According to Guillermo, there had been a recent increase in reports of people being held up by armed assailants in the Darien and forced to remove all their clothing for a manual inspection of bodily orifices to ensure nothing of value was found. had been hidden. far. Often the women were then separated from the group and raped.

In Metetí, I also spoke with a young Venezuelan woman – we’ll call her Alicia – whose two-year-old son threw a foam ball at me and pinched my nose during our conversation, in between- time distracted by a cartoon about velociraptors.

Alicia had spent 10 days crossing the Darien, she told me, and every night she had cried. She hadn’t been raped, but she had heard of many rapes and she had seen many deaths – like the body of an old man bent under a tree that “looked cold”. She had met a Haitian woman whose six-month-old baby had just drowned. She had been stripped of her puppy and then of all valuables not hidden in her son’s nappies when a group of 10 hooded men descended on her group.

In Spanish, the verb “to violate” can mean either “to violate” – as in human rights – or “to violate”. And while Alicia may not have been physically violated in the latter sense, the DariénGap pretty much qualifies as a continuing violation.

But the Darién Gap is not the only trajectory where asylum seekers must endure the brutal and often sexual violation of their dignity. Around the world, we humans have demonstrated a sadistic knack for exploiting vulnerable people on the move – people whose status as “migrants” usually has a lot to do with the fact that they have already suffered enormously in life. .

Take Libya, the main point of departure for refugees heading to Europe fleeing war and economic misery, which has received all kinds of rape, slavery and torture -including children seeking asylum. While the West tries to blame the entire sinister arrangement on the ever-practical fantasy of African savagery, the reality is that the blame lies right at the foot of Fortress Europe.

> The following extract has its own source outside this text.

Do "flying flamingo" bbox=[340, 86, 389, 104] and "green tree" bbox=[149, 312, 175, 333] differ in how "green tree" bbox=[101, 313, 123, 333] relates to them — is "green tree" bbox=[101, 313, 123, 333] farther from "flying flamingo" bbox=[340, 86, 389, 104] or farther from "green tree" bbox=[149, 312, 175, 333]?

Meanwhile, in northern Mexico, bipartisan xenophobic US policy has placed countless asylum seekers directly into the hands of rapists and kidnappers. And on the island of Nauruthe site of Australia’s favorite offshore ‘treatment’ centre, a 2020 report published jointly by the Refugee Council of Australia and the Asylum Seeker Resource Center noted“For years there have been tragic accounts of rape and sexual abuse of women in Nauru, including by those paid to protect them.”

Speaking of so-called “protection,” Panamanian authorities are now under fire over allegations of sexual and other abuse at migrant reception centers in Darién province. Pardon my pessimism about the prospects for justice.

During my stay in the Darién region, I also spoke with Marilen Osinalde, MSF’s mental health manager in Metetí, who regularly cares for patients who have suffered sexual and other violence. She pointed out to me that while there is a persistent Western stereotype that rapists are “psychopaths who catch you on the street at night,” the phenomenon is rather more complex.

In the case of the Darién Gap and other migrant trajectories, she explained, the landscape of sexual assault against people who cross it is linked to the assertion of power, status and impunity – as well than marking the territory. The use of rape as a “weapon” in the Darien also objectifies and dehumanizes the migrant “Other,” she said, further entrenching power structures.

Zoom into the Darien and we find ourselves in a world of borders that dehumanize and criminalize asylum seekers and other destitute, all in an effort to mark territory and reinforce power structures. The United States penetrates international borders at will while fortifying its own – and converting spaces like the Darien Gap into physical and psychological weapons.

From Panama to Libya to Nauru, a war is waged against people deprived not only of the right to cross borders but also of the right to control the very limits of their bodies. And it is a violation of humanity indeed.

The opinions expressed in this article are those of the author and do not necessarily reflect the editorial position of Al Jazeera.